Ook ontstonden bijz. sch. voor armen en behoeft., door weldadige vereenigingen of kerkgenootschappen opgericht. Bij de schoolwet van 1806 was voor het oprichten van bijz. sch. de vergunning der autoriteiten noodig; de grondwetsherziening van 1848 schonk in dit opzicht volkomen vrijheid; de op die herziening berustende schoolwet van 1857 bevredigde de kerkelijke partijen niet; zij bracht geen openbare gezindheidsscholen en noodzaakte hen, die met het z.g. „christendom boven geloofsverdeeldheid” niet tevreden waren, op eigen kosten bijz. sch. te stichten. Zoo ontstond de „schoolwet-agitatie”, die voor de bijz. sch. finantieelen steun van Rijkswege zocht te verwerven. De schoolwet van 1878 bracht het bijz. ond. in nog ongunstiger conditie; van kerkelijk Protestantsche zijde werden als protest steeds meer „Scholen met den Bijbel” gesticht en ook van Kath. zijde werden tal van scholen opgericht.
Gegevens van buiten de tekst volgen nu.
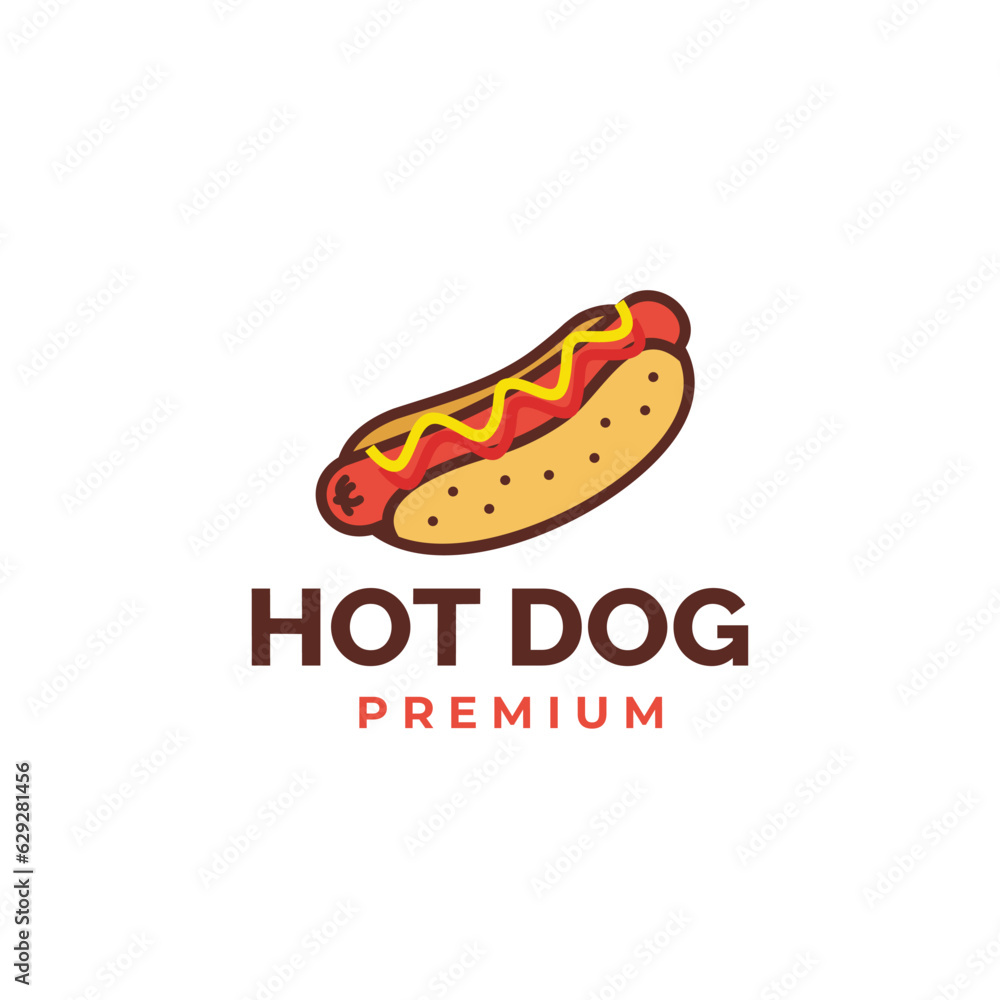 Cute hotdog logo Mascot Vector Icon Illustration. Food Cartoon Flat Style Suitable for restaurant Cute hotdog logo Mascot Vector Icon Illustration. Food Cartoon Flat Style Suitable for restaurant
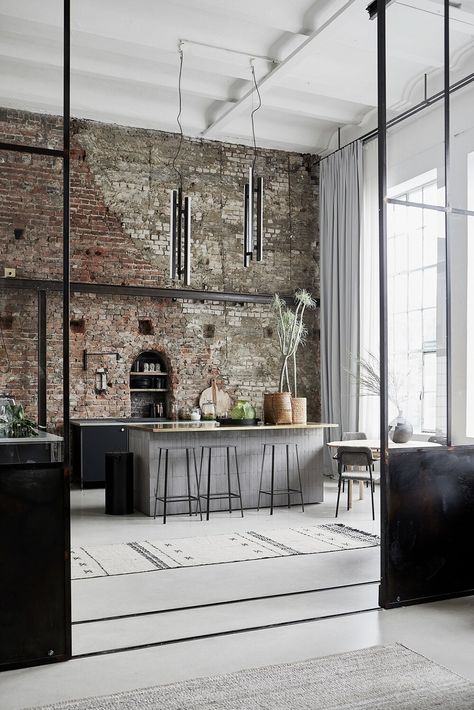 A Bright Industrial Loft Decorated With House Doctor's Spring/Summer Collection - The Nordroom Industrial Loft House, New Yorker Loft, Industrial Home Design, New York Loft, Iron Stools, Industrial Interior Design, Loft Interiors, Loft Decor, Industrial Interiors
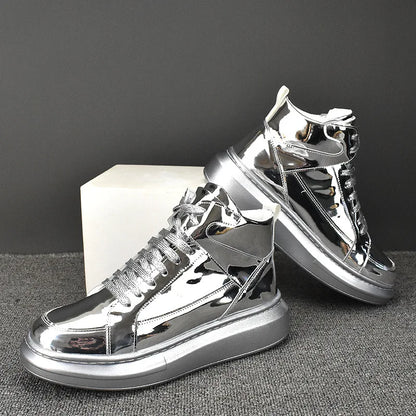 Luxury Designer New Mens Gold Silver Glitter Charm Platform Causal Flats Shoes Moccasins Rock Loafers Sports Walking Sneakers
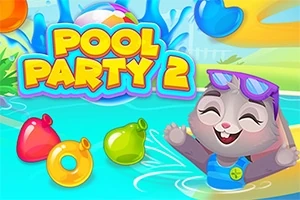 Sevimli bir hayvan karakteri havuzda yüzüyor, etrafında renkli su baloncukları ve Pool Party 2 yazısı bulunuyor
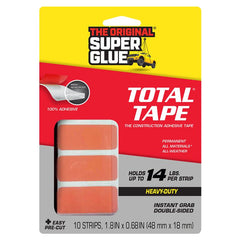 Super Glue - Total Tape Pre-Cut Strips - 10 Strips (1 Count) 11710507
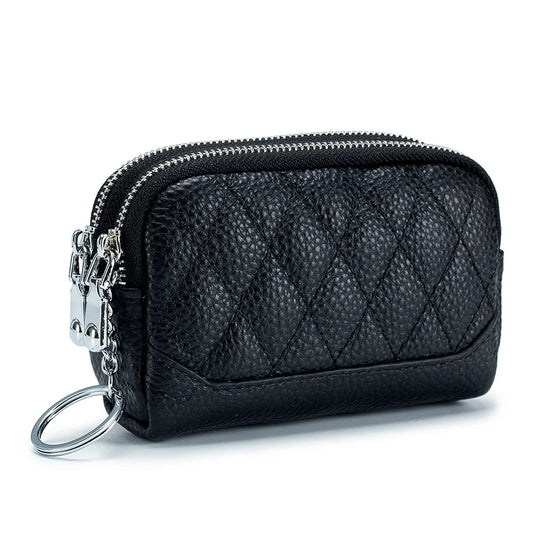 Zipper Cow Leather Women Wallet Mini Coin Purse Key Chain
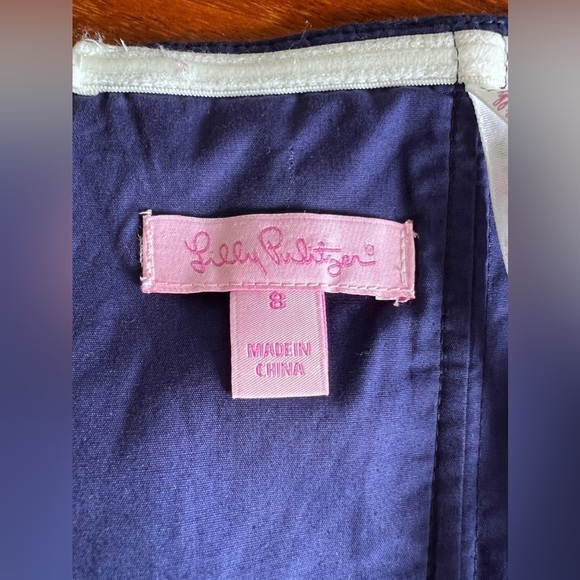 Lilly Pulitzer Lottie Navy Cherry Floral Strapless Dress size 8 - Picture 9 of 13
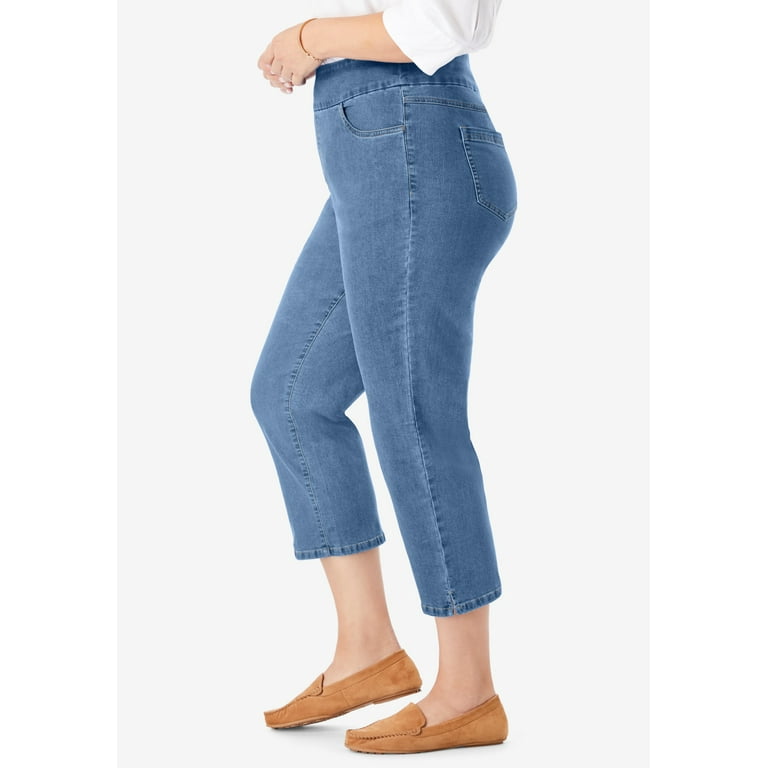 Woman Within Women's Plus Size Flex-Fit Pull-On Denim Capri Pants 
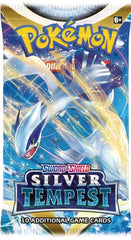 Pokémon Silver Tempest booster pack ready to open, showcasing new cards for your collection.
De wet van 1889 schonk aan de bijz. sch. de Rijksbijdrage, dus in beginsel gelijkstelling met de op. sch.

Sedert dien trachtte het bijz. onderw. zich volkomen vrijheid van beweging te verschaffen; de leus werd: „de school aan de ouders”, of: „de vrije school voor heel de natie”. — Ook op het gebied van het hooger, gymnasiaal en middelbaar ond. heeft dezelfde beweging zich doen gelden. (Stichting van de Vrije Universiteit te Amsterdam, en van bijz. gymnasia en hoogere burgerscholen.) Volgens het Regeeringsverslag van 1913/14 bedroeg op 1 Januari 1914 het aantal bijz. lagere scholen in Nederland 2268, waarvan 2182 de Rijksbijdrage ontvingen. Zij werden bezocht door 394.793 leerlingen. Het aantal bijz. gymnasia, bevoegd tot het afgeven van getuigschriften van bekwaamheid tot universitaire studiën, bedroeg 15; dat zonder die bevoegdheid, daaronder begrepen progymnasia en Latijnsche scholen, bedroeg 20. Het aantal bijz. hoog. burgerscholen bedroeg 15.